I decided to focus my efforts on the first part, Tolagon, which at the time, I decided to give it a subtitle (Age of the Marcks). I didn’t choose that because it was cute or catchy (well, maybe a little). It was a line early in the story when Kerriah realized that Crix had little knowledge of things outside of Troika, and she tried to explain that the Marcks controlled everything. I later decided to remove this subtitle to simplify the overly cluttered cover, though I couldn’t do that on Amazon for the paperback due to their restrictions on published work. I’ll save that for another time.
Over the next year, Dawn and I went over Tolagon line by line together. We fought more during this time than I could ever recall. As the author, I’m sensitive to criticism of my work and want to defend every word. My favorite dismissal for her critiques and suggestions was that she just doesn’t read science fiction. Yes, I was sometimes a jerk, but she’s fantastic and endured my BS. We hammered through and finally reached a point where we were ready to send it out to some beta readers. I got lucky, and even though I had one flake out on me, I did find several good readers on Fiverr. Their responses were exactly what I needed at the time—in-depth constructive critiques and some very positive feedback. One even mentioned that he could see this made into a Netflix series. Wow! That was exciting to hear!

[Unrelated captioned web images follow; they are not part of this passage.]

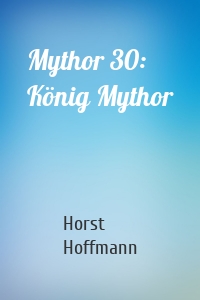 Mythor 30: König Mythor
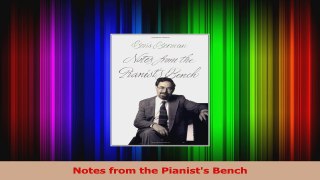 Read  Notes from the Pianists Bench Ebook Free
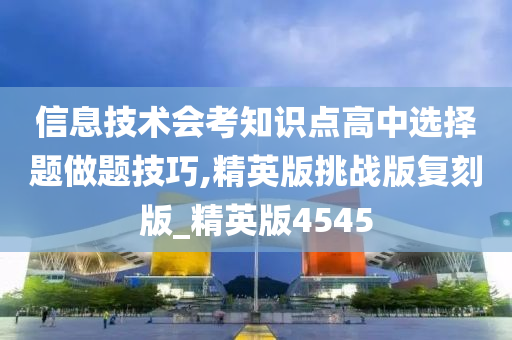 信息技术会考知识点高中选择题做题技巧,精英版挑战版复刻版_精英版4545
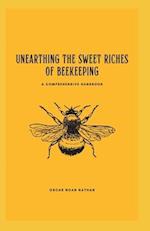 Unearthing the Sweet Riches of Beekeeping: A Comprehensive Handbook 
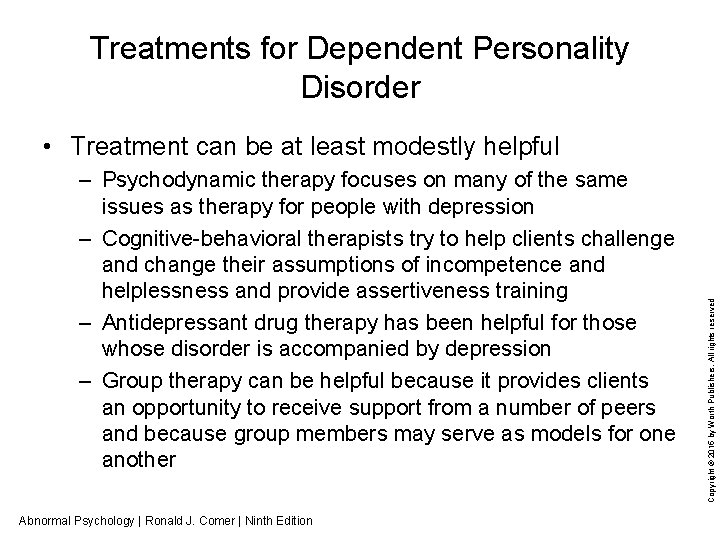 Treatments for Dependent Personality Disorder – Psychodynamic therapy focuses on many of the same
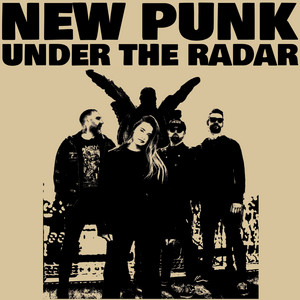BEST NEW PUNK UNDER THE RADAR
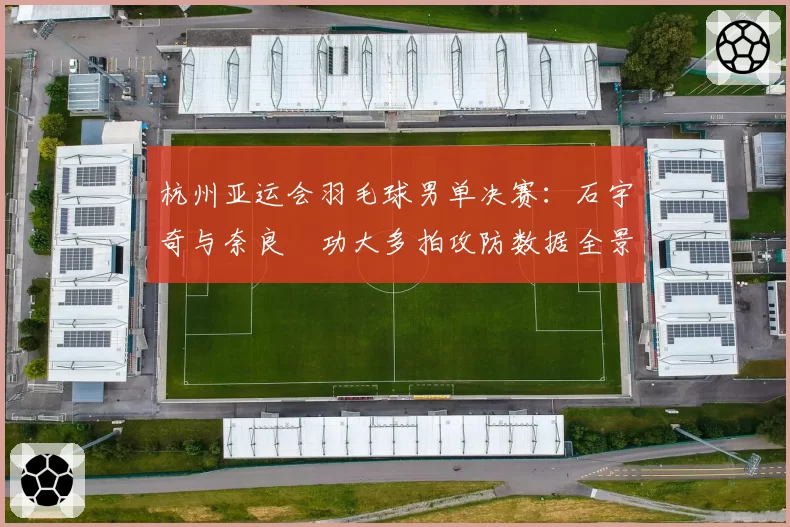 杭州亚运会羽毛球男单决赛:石宇奇与奈良岡功大多拍攻防数据全景对比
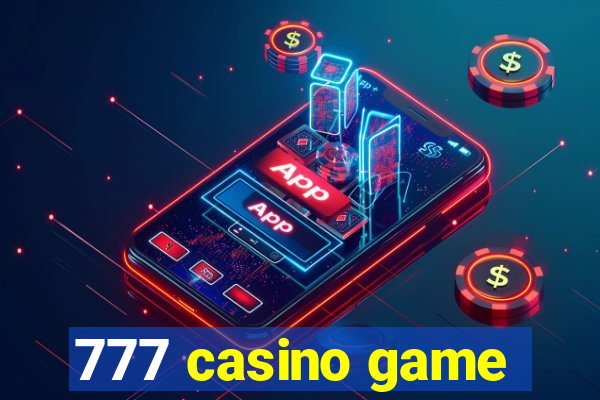 777 casino game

Now that I had made all the suggested changes from the beta readers, it was time to send the manuscript to an editor. This time I found one on Upwork. I needed Nadene, as she wasn’t trying to rewrite my story in her words. That made her my choice as editor, and she has been for the entire series.
We also decided to hire Damonza to do the cover art, which was one of our best decisions. I’ll never forget the tears from Dawn when she saw the characters illustrated on the cover for the first time. Seeing the personas and a small piece of this world in full color is emotionally pulling. You have invested so much in these characters, and they become part of you.
Now it’s late 2019, and in my mind, I needed to get this published. It had been nine years, and I required something to show for all the effort. Was it ready? Yes and no. Really just no, but I think, like many first-time authors and authors in general, you release your work only to find mistakes later. Then you embarrassingly correct those and scramble to get the updated copies out before anyone sees your mistakes. You must then purge your inventory in what we joke about here as “bad books.” We have boxes of them. They can never get into circulation.
I will leave this posting about the Tolagon journey here as part one. If you’re like me, you have a shorter attention span, and I likely lost some readers already, so I will save the rest of the tale for future posts, but I hope if you haven’t joined me on this journey that you’ll pick up a copy and dive in. Stay with me. When I wrote this, I intentionally wrote without reins, completely untethered. I wrote each book with the mindset of the type of story and pacing that I enjoy most in the books I’ve read. I prefer a deep cast, deep plots, and lots of action that doesn’t get bogged down by dry, long-winded dialogues that go on and on for pages. But the Tolagon series throws a lot at the reader. This is not the type of story you can multitask while reading or listening to. It’ll require you to fasten your seatbelt and hang on from start to finish. Otherwise, you’ll get left behind, and the train powers forward into the deepening complex world and characters.